Sole: Como assim de quem? Da nossa pica! – Que gostoso ouvir isso. Meu pau começou a reagir.
Pili: KKKKK Sim... óbvio! O que eu daria para tê-la agora comigo.
Eu: kkk que vadias vocês. Ah é, Pili, o que você faria com ela?
Pili: Mostraria o quanto sinto falta – Pili ainda não estava acostumada com as conversas picantes.
Sole: Comeria ela inteira! É isso que você tem que dizer, loira! – saltou minha morena mostrando como se faz.
Pili: Bom, sim! Óbvio! 😉 😉
Sole: Fer. Você prepara algo para depois da prova? Vamos ser suas.
Eu: Adorei a ideia! Quão minhas vocês vão ser? – Queria ver o que estavam planejando.
Pili: Muito suas!!
Eu: Mas podem me presentear com um fim de semana? – Precisava saber até onde ia. Tinha que organizar. Queria fazer algo que relaxasse elas e também transar até não aguentar mais.
Sole: Essa! Eu adoraria. Mas a gente iria pro seu apto dormir? Temos que inventar algo pros nossos pais.
Pili: Sim! Pode crer!
Eu: Não sei. Quero saber se eu dou conta pra aí organizar algo.
Sole: Bom... eu diria que sim! Você vai nos surpreender?
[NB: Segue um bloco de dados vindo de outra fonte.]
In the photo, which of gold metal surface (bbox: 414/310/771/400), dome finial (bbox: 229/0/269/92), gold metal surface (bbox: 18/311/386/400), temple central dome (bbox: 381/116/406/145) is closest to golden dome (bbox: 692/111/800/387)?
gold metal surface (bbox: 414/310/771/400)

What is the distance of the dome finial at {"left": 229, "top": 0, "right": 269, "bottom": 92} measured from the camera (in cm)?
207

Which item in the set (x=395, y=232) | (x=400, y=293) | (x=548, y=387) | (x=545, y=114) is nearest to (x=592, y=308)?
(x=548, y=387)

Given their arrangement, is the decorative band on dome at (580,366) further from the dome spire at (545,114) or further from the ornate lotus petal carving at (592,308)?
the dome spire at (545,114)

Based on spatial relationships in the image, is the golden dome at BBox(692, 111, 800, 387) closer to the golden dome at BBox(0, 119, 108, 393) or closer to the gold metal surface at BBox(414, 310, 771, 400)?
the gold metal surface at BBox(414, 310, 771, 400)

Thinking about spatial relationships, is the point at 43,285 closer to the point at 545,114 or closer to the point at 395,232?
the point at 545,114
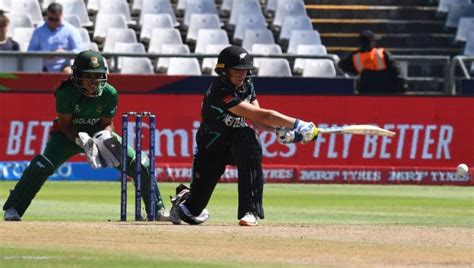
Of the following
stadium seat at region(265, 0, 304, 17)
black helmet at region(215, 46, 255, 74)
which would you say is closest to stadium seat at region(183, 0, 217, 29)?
stadium seat at region(265, 0, 304, 17)

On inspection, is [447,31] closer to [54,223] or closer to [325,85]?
[325,85]

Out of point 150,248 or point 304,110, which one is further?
point 304,110

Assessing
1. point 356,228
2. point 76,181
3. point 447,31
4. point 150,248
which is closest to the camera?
point 150,248

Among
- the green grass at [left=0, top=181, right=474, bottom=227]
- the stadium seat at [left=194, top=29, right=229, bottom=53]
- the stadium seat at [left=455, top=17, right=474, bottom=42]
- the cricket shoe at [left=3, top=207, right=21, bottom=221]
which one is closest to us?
the cricket shoe at [left=3, top=207, right=21, bottom=221]

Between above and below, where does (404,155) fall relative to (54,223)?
below

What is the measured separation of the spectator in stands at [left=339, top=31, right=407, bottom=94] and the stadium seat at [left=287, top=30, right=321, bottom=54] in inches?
127

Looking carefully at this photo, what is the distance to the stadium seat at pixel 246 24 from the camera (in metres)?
26.5

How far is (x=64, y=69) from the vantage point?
22516mm

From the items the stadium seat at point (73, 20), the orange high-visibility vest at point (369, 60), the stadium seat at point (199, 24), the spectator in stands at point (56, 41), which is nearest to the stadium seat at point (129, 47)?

Vamos precisar relaxar.
Eu: Óbvio!! Deixa tudo comigo. Eu preparo um final de semana incrível.
Pili: Não esquece de inventar um joguinho novo! - Adorei esse pedido da minha princesinha.
Tinha passado um ano inteiro trabalhando pra caralho, pagando o preço e sem nenhum dia livre. Então, no mesmo dia, decidi tirar a semana de folga pra pensar no que a gente ia fazer no final de semana depois do dia 19.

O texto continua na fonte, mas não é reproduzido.